The goals of Phaser are to offer an opinionated framework for complex data pipelines with a structure that

  • shortens the loop on debugging where a record has the wrong data or a step is failing
  • empowers teams to work on the same code rather than only one assigned owner/expert
  • makes refactoring and extending data integration code easier
  • reduces error rates

The mechanisms that we think will help phaser meet these goals:

  • make it easy to start using phaser without changing everything
  • provide defaults and tools that support shortened-loop debugging
  • encourage code organized in very testable steps and testable phases, via sample code and useful features
  • make it easy to add complexity over time and move gracefully from default to custom behaviour
  • make high-level code readable in one place, as when a Phase lists all of its steps declaratively
  • tools that support visibility and control over warnings and data changes

Simple example

from phaser import Phase, Column, FloatColumn, Pipeline

class Validator(Phase):
    columns = [
        Column(name="Employee ID", rename="employeeNumber"),
        Column(name="First name", rename="firstName"),
        Column(name="Last name", rename="lastName", blank=False),
        FloatColumn(name="Pay rate", min_value=0.01, rename="payRate", required=True),
        Column(name="Pay type",
               rename="payType",
               allowed_values=["hourly", "salary", "exception hourly", "monthly", "weekly", "daily"],
               on_error=Pipeline.ON_ERROR_DROP_ROW,
               save=False),
        Column(name="Pay period", rename="paidPer")
    ]
    steps = [
        drop_rows_with_no_id_and_not_employed,
        check_unique("Employee ID")
    ]


class Transformer(Phase):
    columns = [
        FloatColumn(name='Pay rate'),
        FloatColumn(name="bonusAmount")
    ]
    steps = [
        combine_full_name,
        calculate_annual_salary,
        calculate_bonus_percent
    ]


class EmployeeReviewPipeline(Pipeline):

    phases = [Validator, Transformer]

The example above defines a validation phase that renames a number of columns and defines their values, a transformer phase that performs calculations, and a pipeline that combines both phases. The full example can be found in the tests directory of the project, including the sample data and the custom steps defined.

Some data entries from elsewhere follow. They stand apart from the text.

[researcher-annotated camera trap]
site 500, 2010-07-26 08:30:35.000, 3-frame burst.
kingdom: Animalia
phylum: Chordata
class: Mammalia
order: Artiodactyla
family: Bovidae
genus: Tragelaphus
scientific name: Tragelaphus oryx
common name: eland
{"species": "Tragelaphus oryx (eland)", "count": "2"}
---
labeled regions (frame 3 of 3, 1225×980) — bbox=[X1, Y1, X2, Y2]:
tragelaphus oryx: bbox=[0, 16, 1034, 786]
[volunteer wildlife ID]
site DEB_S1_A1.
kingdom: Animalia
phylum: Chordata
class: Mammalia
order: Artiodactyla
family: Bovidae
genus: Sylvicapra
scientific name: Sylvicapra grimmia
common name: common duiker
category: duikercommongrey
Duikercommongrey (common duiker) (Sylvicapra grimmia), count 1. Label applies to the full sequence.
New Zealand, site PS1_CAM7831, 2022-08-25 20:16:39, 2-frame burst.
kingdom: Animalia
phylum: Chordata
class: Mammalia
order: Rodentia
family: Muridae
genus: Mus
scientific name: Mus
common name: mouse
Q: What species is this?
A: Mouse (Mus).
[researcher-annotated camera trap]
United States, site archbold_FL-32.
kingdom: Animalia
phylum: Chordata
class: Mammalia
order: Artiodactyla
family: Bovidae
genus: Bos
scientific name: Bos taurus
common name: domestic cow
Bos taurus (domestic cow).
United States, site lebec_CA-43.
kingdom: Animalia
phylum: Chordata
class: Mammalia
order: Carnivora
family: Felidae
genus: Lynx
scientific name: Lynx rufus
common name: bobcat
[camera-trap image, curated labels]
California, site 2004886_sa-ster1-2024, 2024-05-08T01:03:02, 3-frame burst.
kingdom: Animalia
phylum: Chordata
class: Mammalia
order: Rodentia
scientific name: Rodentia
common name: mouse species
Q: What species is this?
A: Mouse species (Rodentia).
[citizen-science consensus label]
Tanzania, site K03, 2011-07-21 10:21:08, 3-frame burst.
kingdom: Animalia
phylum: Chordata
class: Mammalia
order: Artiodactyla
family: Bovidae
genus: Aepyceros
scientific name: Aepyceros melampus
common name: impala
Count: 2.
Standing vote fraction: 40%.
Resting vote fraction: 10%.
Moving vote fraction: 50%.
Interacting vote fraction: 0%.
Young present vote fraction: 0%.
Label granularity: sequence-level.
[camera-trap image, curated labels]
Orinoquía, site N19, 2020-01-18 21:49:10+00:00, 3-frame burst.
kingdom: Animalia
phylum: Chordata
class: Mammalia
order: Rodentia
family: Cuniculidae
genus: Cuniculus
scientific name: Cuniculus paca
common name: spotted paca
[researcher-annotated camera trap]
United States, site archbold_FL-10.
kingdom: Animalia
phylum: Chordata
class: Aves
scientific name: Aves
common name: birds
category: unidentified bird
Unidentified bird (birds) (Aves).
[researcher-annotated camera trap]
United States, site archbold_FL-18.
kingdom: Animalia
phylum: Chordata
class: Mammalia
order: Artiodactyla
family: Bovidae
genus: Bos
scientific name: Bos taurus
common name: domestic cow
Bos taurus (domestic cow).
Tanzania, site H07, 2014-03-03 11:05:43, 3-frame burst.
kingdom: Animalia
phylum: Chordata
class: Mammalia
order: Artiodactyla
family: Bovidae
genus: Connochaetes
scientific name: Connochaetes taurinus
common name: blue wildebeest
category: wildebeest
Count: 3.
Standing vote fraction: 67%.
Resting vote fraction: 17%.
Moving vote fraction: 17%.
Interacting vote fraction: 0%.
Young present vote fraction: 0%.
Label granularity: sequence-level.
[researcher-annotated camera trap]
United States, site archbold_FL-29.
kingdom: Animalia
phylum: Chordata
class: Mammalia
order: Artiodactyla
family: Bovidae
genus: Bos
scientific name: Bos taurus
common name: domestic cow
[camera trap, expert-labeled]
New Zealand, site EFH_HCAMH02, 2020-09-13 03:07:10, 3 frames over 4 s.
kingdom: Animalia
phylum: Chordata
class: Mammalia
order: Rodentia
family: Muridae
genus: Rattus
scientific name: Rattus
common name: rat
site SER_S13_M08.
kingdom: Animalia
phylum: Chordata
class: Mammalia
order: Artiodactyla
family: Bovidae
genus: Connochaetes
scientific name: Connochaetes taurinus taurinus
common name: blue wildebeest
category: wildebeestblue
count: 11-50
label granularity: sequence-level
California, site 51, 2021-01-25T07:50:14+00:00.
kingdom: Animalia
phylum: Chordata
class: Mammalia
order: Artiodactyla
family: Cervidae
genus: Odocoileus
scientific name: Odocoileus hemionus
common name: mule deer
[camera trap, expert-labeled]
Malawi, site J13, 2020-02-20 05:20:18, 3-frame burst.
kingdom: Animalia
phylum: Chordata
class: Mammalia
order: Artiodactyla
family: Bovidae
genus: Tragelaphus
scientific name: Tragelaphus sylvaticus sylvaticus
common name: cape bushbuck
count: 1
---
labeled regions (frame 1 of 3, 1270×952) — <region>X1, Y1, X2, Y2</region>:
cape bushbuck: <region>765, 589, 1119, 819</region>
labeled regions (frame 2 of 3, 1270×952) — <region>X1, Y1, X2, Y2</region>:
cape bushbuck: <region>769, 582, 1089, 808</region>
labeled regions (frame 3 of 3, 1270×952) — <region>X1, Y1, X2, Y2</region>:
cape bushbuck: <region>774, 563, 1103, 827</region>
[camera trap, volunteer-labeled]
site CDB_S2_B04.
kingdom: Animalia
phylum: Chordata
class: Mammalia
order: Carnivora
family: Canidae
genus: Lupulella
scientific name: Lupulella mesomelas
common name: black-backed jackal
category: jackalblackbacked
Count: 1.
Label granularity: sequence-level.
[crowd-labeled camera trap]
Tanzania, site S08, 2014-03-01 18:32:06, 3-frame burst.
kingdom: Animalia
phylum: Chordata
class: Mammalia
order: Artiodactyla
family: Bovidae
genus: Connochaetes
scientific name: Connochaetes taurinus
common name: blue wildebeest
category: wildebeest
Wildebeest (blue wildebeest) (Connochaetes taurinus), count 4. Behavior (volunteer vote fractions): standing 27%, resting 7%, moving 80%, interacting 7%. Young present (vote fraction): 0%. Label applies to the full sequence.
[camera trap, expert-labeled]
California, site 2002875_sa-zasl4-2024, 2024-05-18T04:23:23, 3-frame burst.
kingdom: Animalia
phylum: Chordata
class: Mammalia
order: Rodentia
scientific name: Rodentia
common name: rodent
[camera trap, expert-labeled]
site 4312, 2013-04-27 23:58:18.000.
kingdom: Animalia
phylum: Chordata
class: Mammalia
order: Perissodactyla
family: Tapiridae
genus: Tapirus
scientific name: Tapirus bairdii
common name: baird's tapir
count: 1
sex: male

The benefit of even such a simple pipeline expressed as two phases is that the phases can be debugged, tested and run separately. A developer can run the Validator phase once then work on adding features to the Transformer phase, or narrow down an error in production by comparing the checkpoint output of each phase. In addition, the code is readable and supports team collaboration.

Phaser comes with table-sensitive diff tooling to make it very easy to develop and debug phases. The output of the diff tool looks like this when viewing the pipeline results above operating on one of phaser's text fixture files:

Diff in table format with colored highlighting

Advanced Example

For a real, working advanced example, see the phaser-example repository on GitHub. You should be able to clone that repository, fetch the Boston and Seattle bike trail bike sensor data, and run the pipelines on the source data to get the data in a consistent format.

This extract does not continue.